A une semaine du fameux rendez-vous, j'ai commencé à baliser comme avant un examen, et ça, c'était pas bon du tout : la course à pied est par excellence l'activité pour laquelle je ne me mets jamais de pression, d'habitude. Le coup de stress n'a pas eu de conséquences au final, mais il ne faut pas qu'il se reproduise, note pour le marathon de juin prochain. 

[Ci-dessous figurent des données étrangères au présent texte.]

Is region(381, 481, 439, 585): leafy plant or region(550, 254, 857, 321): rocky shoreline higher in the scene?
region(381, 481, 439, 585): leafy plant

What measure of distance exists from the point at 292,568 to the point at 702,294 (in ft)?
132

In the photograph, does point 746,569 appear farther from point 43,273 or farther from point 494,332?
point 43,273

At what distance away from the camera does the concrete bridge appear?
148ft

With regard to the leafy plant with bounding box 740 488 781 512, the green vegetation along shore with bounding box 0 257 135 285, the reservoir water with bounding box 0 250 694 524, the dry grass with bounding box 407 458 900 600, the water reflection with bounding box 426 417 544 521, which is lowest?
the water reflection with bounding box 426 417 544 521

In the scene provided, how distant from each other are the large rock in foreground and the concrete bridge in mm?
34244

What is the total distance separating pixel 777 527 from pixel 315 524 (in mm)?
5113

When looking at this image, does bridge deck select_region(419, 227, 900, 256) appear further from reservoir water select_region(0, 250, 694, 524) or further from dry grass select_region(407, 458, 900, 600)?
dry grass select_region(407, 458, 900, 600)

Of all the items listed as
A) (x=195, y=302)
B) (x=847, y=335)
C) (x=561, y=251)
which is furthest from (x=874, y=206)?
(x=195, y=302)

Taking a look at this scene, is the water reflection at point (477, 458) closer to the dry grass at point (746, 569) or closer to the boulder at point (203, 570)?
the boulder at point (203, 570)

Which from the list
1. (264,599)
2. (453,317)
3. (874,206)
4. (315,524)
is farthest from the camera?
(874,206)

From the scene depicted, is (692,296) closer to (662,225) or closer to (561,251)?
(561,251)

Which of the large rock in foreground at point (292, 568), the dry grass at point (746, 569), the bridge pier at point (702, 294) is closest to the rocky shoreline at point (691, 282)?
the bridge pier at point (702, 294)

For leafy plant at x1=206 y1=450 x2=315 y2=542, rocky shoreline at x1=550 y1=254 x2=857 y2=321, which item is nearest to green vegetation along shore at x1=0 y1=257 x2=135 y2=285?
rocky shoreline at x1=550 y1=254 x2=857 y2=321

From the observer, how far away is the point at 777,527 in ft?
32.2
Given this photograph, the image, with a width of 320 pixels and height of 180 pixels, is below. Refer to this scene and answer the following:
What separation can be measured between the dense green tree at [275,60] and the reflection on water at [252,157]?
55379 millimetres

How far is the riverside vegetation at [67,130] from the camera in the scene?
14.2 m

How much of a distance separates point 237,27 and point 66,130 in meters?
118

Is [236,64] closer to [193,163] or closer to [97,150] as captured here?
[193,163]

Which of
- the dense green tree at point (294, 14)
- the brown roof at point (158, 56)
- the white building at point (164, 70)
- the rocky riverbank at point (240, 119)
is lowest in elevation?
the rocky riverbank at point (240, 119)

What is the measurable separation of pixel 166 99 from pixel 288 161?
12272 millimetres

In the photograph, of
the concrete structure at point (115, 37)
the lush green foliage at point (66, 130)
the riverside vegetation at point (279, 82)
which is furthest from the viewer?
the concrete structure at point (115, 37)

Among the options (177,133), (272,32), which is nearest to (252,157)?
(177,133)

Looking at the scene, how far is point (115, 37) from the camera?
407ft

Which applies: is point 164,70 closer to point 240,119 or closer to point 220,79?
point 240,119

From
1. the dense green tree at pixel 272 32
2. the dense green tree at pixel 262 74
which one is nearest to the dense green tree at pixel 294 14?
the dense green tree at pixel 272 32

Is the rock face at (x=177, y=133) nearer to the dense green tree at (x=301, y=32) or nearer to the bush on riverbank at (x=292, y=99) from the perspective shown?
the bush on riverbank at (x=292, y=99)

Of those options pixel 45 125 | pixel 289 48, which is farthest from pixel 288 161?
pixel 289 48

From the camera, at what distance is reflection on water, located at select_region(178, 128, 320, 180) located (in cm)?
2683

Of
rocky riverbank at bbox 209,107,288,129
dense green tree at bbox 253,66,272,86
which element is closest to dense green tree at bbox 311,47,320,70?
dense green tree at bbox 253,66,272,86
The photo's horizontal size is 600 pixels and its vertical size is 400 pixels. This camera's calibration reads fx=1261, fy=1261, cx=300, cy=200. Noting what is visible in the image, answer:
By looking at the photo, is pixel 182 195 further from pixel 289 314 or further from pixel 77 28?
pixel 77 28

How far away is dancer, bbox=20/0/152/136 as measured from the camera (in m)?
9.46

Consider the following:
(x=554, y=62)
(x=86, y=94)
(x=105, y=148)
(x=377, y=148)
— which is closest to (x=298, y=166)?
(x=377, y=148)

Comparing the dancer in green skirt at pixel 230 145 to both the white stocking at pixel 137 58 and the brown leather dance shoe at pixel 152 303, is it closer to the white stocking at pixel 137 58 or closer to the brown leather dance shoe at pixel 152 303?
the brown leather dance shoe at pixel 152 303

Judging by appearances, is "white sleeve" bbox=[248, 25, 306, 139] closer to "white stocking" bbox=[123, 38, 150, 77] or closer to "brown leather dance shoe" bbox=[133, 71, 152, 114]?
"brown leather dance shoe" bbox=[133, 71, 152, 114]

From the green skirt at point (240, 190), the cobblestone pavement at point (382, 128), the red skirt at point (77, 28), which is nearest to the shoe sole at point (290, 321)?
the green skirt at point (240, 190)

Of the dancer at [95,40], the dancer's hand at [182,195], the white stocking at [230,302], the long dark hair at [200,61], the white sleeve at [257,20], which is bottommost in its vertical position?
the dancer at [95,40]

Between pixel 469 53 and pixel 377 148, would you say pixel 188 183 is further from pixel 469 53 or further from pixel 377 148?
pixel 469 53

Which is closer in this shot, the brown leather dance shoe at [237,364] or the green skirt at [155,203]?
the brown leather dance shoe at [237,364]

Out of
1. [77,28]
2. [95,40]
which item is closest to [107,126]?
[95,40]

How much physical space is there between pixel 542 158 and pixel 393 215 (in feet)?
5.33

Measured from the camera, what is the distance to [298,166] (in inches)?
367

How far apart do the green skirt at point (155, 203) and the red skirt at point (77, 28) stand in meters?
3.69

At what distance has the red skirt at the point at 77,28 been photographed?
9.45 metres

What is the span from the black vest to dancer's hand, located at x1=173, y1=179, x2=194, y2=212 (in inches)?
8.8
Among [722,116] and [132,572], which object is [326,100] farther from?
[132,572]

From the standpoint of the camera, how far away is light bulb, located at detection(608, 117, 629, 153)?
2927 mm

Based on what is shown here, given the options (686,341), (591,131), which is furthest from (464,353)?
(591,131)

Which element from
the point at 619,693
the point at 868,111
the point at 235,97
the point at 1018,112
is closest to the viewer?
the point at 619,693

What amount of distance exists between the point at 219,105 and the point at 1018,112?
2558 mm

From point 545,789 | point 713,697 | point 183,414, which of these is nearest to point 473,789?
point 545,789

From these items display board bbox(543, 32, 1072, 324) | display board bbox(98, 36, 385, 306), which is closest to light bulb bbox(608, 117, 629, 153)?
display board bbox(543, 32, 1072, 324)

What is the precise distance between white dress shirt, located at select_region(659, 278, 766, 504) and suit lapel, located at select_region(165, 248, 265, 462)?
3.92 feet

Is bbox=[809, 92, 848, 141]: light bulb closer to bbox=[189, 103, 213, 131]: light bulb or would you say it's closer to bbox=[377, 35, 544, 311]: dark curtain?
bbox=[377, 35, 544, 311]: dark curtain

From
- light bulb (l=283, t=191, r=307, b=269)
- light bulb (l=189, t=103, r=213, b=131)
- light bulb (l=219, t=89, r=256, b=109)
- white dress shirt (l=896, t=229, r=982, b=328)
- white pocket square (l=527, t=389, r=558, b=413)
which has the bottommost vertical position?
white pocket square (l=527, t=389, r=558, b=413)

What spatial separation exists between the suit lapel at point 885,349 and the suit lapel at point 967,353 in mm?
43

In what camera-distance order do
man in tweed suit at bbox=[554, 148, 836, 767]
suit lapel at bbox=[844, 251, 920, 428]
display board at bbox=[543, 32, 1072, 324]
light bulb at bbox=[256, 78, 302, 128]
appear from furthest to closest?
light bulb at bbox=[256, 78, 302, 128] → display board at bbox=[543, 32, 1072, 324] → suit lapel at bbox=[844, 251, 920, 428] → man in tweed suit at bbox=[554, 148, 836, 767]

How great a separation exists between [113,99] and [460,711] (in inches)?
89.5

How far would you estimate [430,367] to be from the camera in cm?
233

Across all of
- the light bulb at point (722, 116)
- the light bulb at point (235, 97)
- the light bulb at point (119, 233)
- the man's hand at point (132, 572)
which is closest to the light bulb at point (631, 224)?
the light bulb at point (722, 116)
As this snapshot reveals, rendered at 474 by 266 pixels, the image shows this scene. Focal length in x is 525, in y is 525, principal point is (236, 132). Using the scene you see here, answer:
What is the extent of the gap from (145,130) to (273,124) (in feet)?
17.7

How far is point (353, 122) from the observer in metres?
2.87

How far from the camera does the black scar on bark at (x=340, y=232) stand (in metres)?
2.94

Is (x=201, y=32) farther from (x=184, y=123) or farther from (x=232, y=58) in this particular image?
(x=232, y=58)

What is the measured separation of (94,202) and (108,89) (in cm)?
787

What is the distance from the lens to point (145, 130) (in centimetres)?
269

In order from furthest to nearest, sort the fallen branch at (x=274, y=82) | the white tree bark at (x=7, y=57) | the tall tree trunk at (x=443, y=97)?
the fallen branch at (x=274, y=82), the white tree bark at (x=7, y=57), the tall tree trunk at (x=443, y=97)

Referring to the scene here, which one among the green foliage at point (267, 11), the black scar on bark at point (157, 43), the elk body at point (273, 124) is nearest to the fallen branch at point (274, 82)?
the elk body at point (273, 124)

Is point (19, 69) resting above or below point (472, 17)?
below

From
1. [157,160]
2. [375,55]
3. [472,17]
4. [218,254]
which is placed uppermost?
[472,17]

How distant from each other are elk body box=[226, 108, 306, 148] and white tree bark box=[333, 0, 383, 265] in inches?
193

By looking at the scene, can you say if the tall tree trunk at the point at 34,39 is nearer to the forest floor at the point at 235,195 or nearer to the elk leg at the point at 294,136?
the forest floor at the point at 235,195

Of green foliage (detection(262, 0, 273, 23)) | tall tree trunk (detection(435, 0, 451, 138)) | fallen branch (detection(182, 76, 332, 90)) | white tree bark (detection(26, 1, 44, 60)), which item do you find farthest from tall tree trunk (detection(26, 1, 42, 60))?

Heureusement, toutes les conditions étaient réunies pour que la course se passe bien : quelques jours de temps sec m'ont permis de garder mes chaussures de route habituelles, plus légères que mes pompes de trail. Le voyage très matinal d'Aulnay-sous-Bois s'est passé idéalement, du T4 à la ligne P, en passant par le RER E. Arrivée à Meaux, ç'a été finalement facile de regagner à pieds l'imposant Musée de la Grande Guerre, point de départ du trail. 

La dernière montée à pieds m'a d'ailleurs donné un aperçu de ce à quoi allait ressembler la fin du parcours... si j'y arrivais. Spoiler : oui. 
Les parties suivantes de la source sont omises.